PERMINTAAN A:
Tentukan apakah setiap pernyataan berikut sesuai dengan tulisan tentang alarm panik bepergian. Jawab ya atau tidak untuk masing-masing, lalu kutip kata-kata dari tulisan itu yang menentukan jawabannya.
(i) Teman penulis sudah pernah pergi ke Lombok dan Danau Toba.
(ii) Penulis pertama kali mengunjungi Jakarta saat liburan bersama keluarga besar.
(iii) Setibanya di Jogja dalam perjalanan sendiri, penulis langsung beristirahat tidur.
PERMINTAAN B: Lanjutkan tulisan tentang alarm panik bepergian mulai dari kalimat terakhirnya.

═════ TEKS YANG DIBERIKAN

Tulisan dariku ini, mencoba mengabadikan
Mungkin akan kau lupakan, atau untuk dikenang

Rabu, 19 Desember 2012

Alarm Panik Bepergian

Bandara Sultan Syarif Qasim II Pekanbaru, saat itu sedang renovasi

Seorang teman bertanya pada saya belum lama ini, kamu suka baca buku petualangan tapi tidak suka jalan keluar ya? Saya sempat tertegun sejenak, mengambil gitar dan menyanyikan lagu sendu dibawah hujan (halah, main gitar aja ga bisa hahaha). Saya pikir pertanyaan itu ada benarnya tapi ada salahnya juga. Harusnya jawaban ya yang benar atau salah? hehe.. Tapi memang begitulah, saya suka baca petualangan dan sebenarnya saya juga suka jalan keluar mencari petualangan.

Teman saya ini sedang menggemari hobby baru yang sedang membumi akhir-akhir ini, traveling. Setau saya dia sudah ke Lombok dan Danau Toba. Gengsi saya naik dong ditanya seperti tadi, otak pentium pas-pasan pun berputar mengingat-ingat momen mana yang bisa saya sombongkan. Saya duluan ke Danau Toba lho, begitu jawaban pertama yang keluar. Yee.. itukan karena kerjaan, hmm.. benar juga kata saya dalam hati. Udah pernah ke Pekanbaru belum? Udah pernah ke Lampung belum? Saya masih mencoba menyombongkan diri, itu juga karena kerjaan semua kan jawabannya yang simpel itu langsung merontokkanku lagi hahaha..
Dan sebagai senjata terakhir kujawab setidaknya dengan begitu aku kesana tanpa biaya hehehe...

Selama ini  saya mengunjungi tempat baru karena adanya aktivitas tertentu di tempat itu. Kunjungan ke Medan, Pekanbaru, dan Lampung tahun kemarin memang saya dapat dari pekerjaan lapangan disana. Jakarta pertama kali saya kunjungi juga karena ikut kegiatan sekolah padahal beberapa bulan sebelumnya keluarga besar saya kesana karena ada acara sekalian liburan sekolah. Saya juga bisa menginjakkan kaki di Bandung, Surabaya dan Denpasar karena urusan kuliah. Karena itu selama kunjungan tersebut alarm panik agak jarang berbunyi karena minimal saya tau apa yang akan saya lakukan dan dimana saya akan tinggal.
Sekali saya sengaja pergi ke suatu tempat untuk berlibur adalah ke Jogja, naik kereta sendiri malam-malam dan sampai disana tidak dikasi isterahat tidur dan mandi malah langsung diseret jalan ke Candi Prambanan dan Candi Ratu Boko sama teman. duhh..
Sebelumnya saya memang pernah ke Jogja ikut Om, tinggal di tempat dia dan kemana-mana ditemani sama dia. Termasuk ketemu sama calon istrinya disana hehe.. Tapi pengalaman sendiri tadi lebih berasa, alarm panik saya lebih sering berbunyi karena benar-benar sendiri selama di jalan, apalagi belum tau disananya akan menginap disana.

══════════
═════ MATERI YANG DIEKSTRAK

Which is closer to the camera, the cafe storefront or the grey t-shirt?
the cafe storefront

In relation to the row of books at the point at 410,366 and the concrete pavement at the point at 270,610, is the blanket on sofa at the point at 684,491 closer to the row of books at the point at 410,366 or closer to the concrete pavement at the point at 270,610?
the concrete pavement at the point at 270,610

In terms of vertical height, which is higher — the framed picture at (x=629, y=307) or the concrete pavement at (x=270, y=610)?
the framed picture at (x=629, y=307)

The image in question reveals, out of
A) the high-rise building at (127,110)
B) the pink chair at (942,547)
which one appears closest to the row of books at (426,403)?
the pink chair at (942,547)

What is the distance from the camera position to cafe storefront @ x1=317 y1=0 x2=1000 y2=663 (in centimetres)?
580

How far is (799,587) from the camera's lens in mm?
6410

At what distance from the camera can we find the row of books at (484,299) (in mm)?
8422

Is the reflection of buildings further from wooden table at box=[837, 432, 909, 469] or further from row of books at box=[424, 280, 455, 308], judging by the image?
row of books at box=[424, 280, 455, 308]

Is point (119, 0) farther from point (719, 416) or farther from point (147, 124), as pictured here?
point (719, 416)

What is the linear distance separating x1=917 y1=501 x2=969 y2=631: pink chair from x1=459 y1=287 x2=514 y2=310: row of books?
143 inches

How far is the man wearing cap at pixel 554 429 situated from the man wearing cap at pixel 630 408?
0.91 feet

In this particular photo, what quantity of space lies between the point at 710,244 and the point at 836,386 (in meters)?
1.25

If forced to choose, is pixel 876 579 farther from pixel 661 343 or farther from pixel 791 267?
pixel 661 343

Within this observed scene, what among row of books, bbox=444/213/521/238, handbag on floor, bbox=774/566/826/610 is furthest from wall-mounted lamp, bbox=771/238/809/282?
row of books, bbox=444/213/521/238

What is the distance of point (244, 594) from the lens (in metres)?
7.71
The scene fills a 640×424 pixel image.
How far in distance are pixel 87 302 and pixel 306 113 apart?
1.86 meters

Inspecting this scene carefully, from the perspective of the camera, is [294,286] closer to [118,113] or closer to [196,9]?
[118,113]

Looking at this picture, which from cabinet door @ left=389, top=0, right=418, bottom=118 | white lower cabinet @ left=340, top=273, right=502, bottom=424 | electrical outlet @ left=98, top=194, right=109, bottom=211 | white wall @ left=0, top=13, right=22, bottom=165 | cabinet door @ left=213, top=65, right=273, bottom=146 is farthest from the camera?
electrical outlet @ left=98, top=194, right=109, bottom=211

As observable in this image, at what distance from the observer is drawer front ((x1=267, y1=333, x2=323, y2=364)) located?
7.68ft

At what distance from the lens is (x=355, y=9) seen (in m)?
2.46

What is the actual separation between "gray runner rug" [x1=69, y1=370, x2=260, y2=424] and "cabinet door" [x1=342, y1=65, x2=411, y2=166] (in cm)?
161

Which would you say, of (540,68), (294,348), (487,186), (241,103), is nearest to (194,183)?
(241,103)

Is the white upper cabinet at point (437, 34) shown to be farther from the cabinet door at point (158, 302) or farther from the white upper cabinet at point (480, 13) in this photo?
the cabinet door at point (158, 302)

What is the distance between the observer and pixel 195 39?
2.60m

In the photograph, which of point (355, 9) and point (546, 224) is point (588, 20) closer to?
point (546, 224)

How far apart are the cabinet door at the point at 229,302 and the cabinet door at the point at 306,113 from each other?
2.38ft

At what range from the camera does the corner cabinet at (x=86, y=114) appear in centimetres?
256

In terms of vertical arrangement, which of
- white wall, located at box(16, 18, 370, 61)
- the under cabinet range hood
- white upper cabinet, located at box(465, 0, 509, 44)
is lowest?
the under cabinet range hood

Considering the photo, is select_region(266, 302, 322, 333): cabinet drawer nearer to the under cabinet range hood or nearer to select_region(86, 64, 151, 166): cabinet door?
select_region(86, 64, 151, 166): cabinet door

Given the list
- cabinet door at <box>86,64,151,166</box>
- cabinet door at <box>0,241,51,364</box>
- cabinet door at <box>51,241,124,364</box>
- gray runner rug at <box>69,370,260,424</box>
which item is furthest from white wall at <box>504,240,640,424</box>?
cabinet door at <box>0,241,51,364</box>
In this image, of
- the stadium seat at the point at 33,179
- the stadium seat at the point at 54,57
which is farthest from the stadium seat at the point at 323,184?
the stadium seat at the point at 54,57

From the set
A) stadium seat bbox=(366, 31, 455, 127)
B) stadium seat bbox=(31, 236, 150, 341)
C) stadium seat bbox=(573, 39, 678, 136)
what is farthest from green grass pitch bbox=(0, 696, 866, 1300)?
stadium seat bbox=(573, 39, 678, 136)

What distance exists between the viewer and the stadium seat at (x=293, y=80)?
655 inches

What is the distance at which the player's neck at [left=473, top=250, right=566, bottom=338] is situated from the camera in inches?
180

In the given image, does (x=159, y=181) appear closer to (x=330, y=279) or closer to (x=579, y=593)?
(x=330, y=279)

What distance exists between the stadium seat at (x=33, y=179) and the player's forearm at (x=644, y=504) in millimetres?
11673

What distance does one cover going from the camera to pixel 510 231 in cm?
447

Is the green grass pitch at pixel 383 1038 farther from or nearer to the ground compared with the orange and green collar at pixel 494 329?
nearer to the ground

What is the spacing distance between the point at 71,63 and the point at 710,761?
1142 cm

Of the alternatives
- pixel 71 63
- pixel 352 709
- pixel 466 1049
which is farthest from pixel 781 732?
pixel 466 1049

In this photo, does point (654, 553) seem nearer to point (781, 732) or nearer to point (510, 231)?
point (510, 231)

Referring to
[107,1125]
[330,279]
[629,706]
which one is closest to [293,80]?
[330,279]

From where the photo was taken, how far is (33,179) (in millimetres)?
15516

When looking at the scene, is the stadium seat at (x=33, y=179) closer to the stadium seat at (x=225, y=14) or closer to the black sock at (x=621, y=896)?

══════════

KELUARAN YANG DIHARAPKAN A:
(i) Ya: "Setau saya dia sudah ke Lombok dan Danau Toba."
(ii) Tidak: "Jakarta pertama kali saya kunjungi juga karena ikut kegiatan sekolah"
(iii) Tidak: "sampai disana tidak dikasi isterahat tidur dan mandi"

KELUARAN YANG DIHARAPKAN B:
Masalah berikutnya adalah metoda transportasi. Untuk tujuan yang masih dalam satu pulau, kalau ada saya memilih naik kereta. Lebih lega dan terbebas dari klaustropobia yang kadang-kadang muncul. Lewat gang sempit aja saya sering merasa kurang nyaman, apalagi kalo becek (apa hubungannya?? hahaha). Dengan moda transportasi kereta yang gerbongnya besar ruang geraknya lebih luas, sehingga bisa jalan sana-sini dari ujung depan ke ujung belakang, asal tidak diomelin penumpang lain, apalagi kereta ekonomi hehe. Lagipula kalau naik bis banyak berhentinya, sedikit-sedikit berhenti, lampu merah berhenti, macet berhenti, ada orang nyebrang nyelonong berhenti. Kalau kereta kan semua dihantam, mau truk yang nyelonong kek dihantam juga kalau masuk jalurnya hehehe.. Cuma kadang waktu tempuh kereta lebih lama dibanding bis. Alarm panik saya lebih sering berbunyi saat naik bis, gimana kalau remnya tidak berfungsi, gimana kalau supirnya tidur, gimana kalau mobil dari depan melenceng dan menclok ke bis saya, dan itu tadi, sering berhenti-jalan-berhenti-jalan tentu bikin mual, kan tengsing muntah kalau ada cewek deket kita hahahhaa

Tetapi untuk transportasi antar pulau, saya memilih pesawat udara dibanding kapal laut. Meskipun pobia ketinggian dan pobia tempat sempit menyatu membuat saya mengkeret sepanjang penerbangan, saya lebih memilih itu daripada terapung-apung di air berhari-hari. Jakarta - Lampung dan Surabaya - Denpasar kemarin memang saya menggunakan ferry, tapi ya gimana lagi, itu perjalanan bukan saya yang bikin itinerary hehehe.. Walaupun alarm panik saya lebih sering bunyi saat naik pesawat, siapa yang tidak panik coba tiba-tiba suara mesin berubah, tiba-tiba ada guncangan.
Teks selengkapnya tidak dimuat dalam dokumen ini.